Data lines
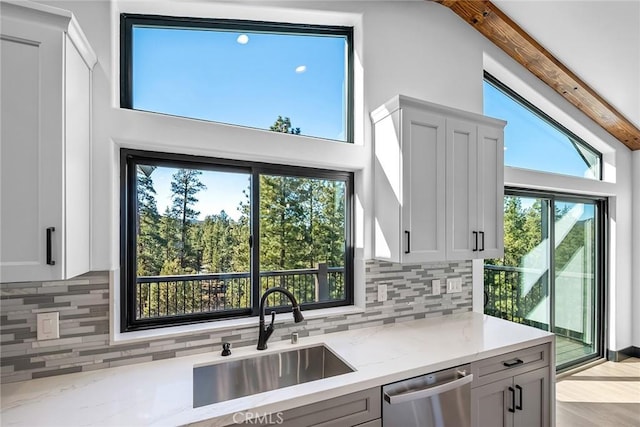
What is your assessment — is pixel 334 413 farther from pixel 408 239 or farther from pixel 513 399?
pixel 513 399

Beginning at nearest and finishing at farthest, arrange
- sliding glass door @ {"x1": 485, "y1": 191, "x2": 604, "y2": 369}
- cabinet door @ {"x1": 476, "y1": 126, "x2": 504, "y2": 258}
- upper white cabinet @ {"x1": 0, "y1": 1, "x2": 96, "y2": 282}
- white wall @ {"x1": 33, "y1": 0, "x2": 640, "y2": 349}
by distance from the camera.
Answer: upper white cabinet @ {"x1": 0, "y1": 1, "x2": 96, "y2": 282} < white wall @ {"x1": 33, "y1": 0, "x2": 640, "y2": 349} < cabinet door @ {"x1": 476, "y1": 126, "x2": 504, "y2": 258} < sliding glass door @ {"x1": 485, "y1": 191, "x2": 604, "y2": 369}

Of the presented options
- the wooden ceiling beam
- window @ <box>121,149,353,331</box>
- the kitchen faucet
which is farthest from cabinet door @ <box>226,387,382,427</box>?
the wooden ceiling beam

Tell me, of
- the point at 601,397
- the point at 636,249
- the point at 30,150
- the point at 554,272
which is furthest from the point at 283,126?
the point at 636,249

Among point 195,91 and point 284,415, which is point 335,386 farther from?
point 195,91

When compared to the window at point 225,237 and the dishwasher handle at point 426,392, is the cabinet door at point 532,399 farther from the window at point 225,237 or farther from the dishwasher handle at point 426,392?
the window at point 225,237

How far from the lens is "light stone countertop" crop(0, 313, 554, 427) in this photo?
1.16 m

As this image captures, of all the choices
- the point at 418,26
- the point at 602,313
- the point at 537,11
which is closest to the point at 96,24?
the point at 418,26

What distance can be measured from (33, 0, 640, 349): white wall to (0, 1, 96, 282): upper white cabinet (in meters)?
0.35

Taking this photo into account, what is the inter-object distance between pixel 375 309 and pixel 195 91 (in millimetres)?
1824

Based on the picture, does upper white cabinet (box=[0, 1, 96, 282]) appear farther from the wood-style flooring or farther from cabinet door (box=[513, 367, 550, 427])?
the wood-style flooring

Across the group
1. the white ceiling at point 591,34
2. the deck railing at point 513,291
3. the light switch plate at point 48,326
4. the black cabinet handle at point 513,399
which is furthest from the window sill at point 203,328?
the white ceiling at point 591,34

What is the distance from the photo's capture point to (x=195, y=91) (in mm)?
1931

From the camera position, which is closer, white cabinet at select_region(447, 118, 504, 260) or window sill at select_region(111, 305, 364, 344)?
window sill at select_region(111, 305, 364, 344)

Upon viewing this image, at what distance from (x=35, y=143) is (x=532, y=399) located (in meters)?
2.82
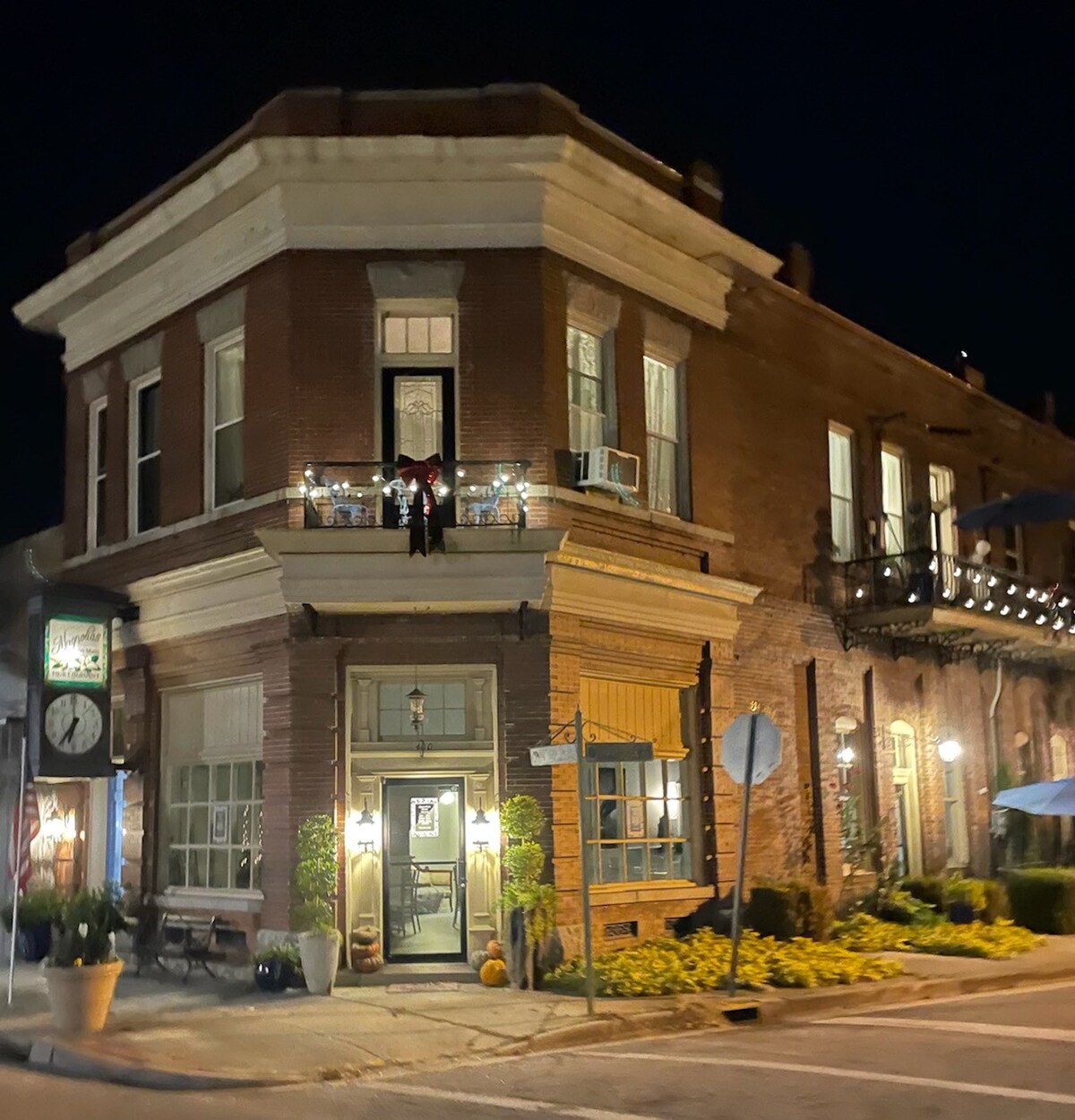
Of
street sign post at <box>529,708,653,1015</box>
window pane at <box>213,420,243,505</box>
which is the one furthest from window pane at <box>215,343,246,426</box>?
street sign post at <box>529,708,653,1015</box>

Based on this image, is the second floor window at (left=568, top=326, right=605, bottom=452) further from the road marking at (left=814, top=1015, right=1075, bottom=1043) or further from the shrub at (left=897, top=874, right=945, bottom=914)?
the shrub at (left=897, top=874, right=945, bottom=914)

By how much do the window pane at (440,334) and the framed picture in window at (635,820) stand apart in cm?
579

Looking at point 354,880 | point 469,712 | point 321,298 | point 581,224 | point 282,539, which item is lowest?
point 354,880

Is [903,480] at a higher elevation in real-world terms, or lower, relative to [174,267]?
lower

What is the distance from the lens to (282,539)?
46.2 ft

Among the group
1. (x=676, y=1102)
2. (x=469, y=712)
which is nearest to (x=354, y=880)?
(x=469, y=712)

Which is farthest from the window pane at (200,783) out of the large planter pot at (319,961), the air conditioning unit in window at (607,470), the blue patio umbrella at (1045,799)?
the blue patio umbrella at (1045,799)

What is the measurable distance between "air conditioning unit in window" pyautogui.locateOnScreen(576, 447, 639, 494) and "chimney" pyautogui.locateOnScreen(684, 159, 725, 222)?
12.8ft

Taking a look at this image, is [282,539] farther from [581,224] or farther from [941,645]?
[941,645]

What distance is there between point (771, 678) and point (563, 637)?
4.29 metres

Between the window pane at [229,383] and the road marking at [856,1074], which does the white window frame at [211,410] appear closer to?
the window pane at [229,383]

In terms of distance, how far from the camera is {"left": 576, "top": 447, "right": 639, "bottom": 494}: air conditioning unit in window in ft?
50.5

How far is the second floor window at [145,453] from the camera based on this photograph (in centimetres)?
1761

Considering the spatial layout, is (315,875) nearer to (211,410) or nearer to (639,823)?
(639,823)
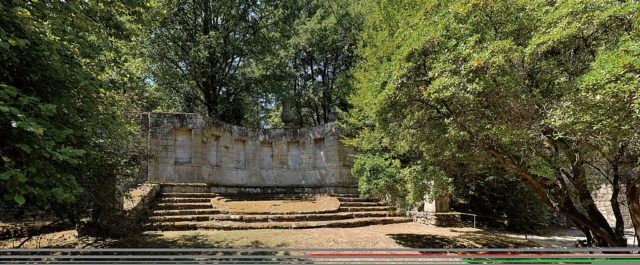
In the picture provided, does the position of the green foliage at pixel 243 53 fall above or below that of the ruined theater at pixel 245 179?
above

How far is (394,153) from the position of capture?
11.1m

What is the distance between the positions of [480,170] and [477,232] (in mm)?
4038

- **WRITTEN TASK**: Reproduce all of the material above word for word, leaving out the pictures.

- **RESPONSE TO THIS TASK**:
What is your assessment — is pixel 334 413 farther from pixel 408 239 or farther from pixel 513 399?
pixel 513 399

Beginning at nearest and finishing at farthest, arrange
- sliding glass door @ {"x1": 485, "y1": 191, "x2": 604, "y2": 369}
- cabinet door @ {"x1": 476, "y1": 126, "x2": 504, "y2": 258}
- upper white cabinet @ {"x1": 0, "y1": 1, "x2": 96, "y2": 282}
- white wall @ {"x1": 33, "y1": 0, "x2": 640, "y2": 349}
by distance from the camera.
Answer: upper white cabinet @ {"x1": 0, "y1": 1, "x2": 96, "y2": 282} < white wall @ {"x1": 33, "y1": 0, "x2": 640, "y2": 349} < cabinet door @ {"x1": 476, "y1": 126, "x2": 504, "y2": 258} < sliding glass door @ {"x1": 485, "y1": 191, "x2": 604, "y2": 369}

Of the presented options
- the wooden ceiling beam
- window @ <box>121,149,353,331</box>
- the kitchen faucet
which is farthest from cabinet door @ <box>226,387,382,427</box>?
the wooden ceiling beam

Tell me, of
- the point at 601,397
- the point at 636,249
- the point at 30,150
- the point at 554,272
which is furthest from the point at 283,126?
the point at 636,249

Among point 195,91 and point 284,415, which is point 335,386 farther from?
point 195,91

When compared to the window at point 225,237 and the dishwasher handle at point 426,392, is the cabinet door at point 532,399 farther from the window at point 225,237 or farther from the dishwasher handle at point 426,392?
the window at point 225,237

How far from the lens is "light stone countertop" crop(0, 313, 554, 427) in this photo?
1.16 m

As this image captures, of all the choices
- the point at 418,26
- the point at 602,313
- the point at 537,11
which is closest to the point at 96,24?
the point at 418,26

What distance can be measured from (33, 0, 640, 349): white wall to (0, 1, 96, 282): upper white cabinet (in meters)?
0.35

Taking this photo into account, what is the inter-object distance between pixel 375 309 and pixel 195 91 (in millimetres)?
1824

Based on the picture, does upper white cabinet (box=[0, 1, 96, 282]) appear farther from the wood-style flooring or farther from cabinet door (box=[513, 367, 550, 427])?
the wood-style flooring

Across the group
1. the white ceiling at point 591,34
2. the deck railing at point 513,291
3. the light switch plate at point 48,326
4. the black cabinet handle at point 513,399
which is furthest from the window sill at point 203,328?
the white ceiling at point 591,34

What is the distance from the photo's capture point to (x=195, y=91) (in mm)?
1931

From the camera position, which is closer, white cabinet at select_region(447, 118, 504, 260) or window sill at select_region(111, 305, 364, 344)?
window sill at select_region(111, 305, 364, 344)

Upon viewing this image, at what distance from (x=35, y=143) is (x=532, y=399) located (in meters)?
2.82
Of
street sign post at <box>529,708,653,1015</box>
window pane at <box>213,420,243,505</box>
which is the one furthest from window pane at <box>215,343,246,426</box>?
street sign post at <box>529,708,653,1015</box>

Based on this image, is the second floor window at (left=568, top=326, right=605, bottom=452) further from the road marking at (left=814, top=1015, right=1075, bottom=1043) or further from the shrub at (left=897, top=874, right=945, bottom=914)?
the shrub at (left=897, top=874, right=945, bottom=914)

By how much do the window pane at (440,334) and the framed picture in window at (635,820) stand apart in cm?
579

Looking at point 354,880 | point 469,712 | point 321,298 | point 581,224 | point 282,539, which item is lowest?
point 354,880

Is [903,480] at a higher elevation in real-world terms, or lower, relative to [174,267]?
lower

What is the distance from the lens to (282,539)?
46.2 ft

Among the group
1. (x=676, y=1102)
2. (x=469, y=712)
which is nearest to (x=354, y=880)?
(x=469, y=712)

Which is farthest from the window pane at (200,783) out of the large planter pot at (319,961), the air conditioning unit in window at (607,470), the blue patio umbrella at (1045,799)?
the blue patio umbrella at (1045,799)

What is the measurable distance between "air conditioning unit in window" pyautogui.locateOnScreen(576, 447, 639, 494) and "chimney" pyautogui.locateOnScreen(684, 159, 725, 222)?
12.8ft

Taking a look at this image, is [282,539] farther from [581,224] or farther from [941,645]?
[941,645]

What distance is there between point (771, 678) and point (563, 637)?
4.29 metres

Between the window pane at [229,383] and the road marking at [856,1074], which does the white window frame at [211,410] appear closer to?
the window pane at [229,383]

In terms of distance, how far from the camera is {"left": 576, "top": 447, "right": 639, "bottom": 494}: air conditioning unit in window in ft?
50.5

How far is the second floor window at [145,453] from the camera based on this photograph (in centimetres)?
1761

Considering the spatial layout, is (315,875) nearer to (211,410) or nearer to (639,823)?
(639,823)
In the picture provided, does the position of the green foliage at pixel 243 53 fall above or below that of the ruined theater at pixel 245 179?
above

How far is (394,153) from the position of capture?
11.1m

What is the distance between the positions of [480,170] and [477,232] (in mm)?
4038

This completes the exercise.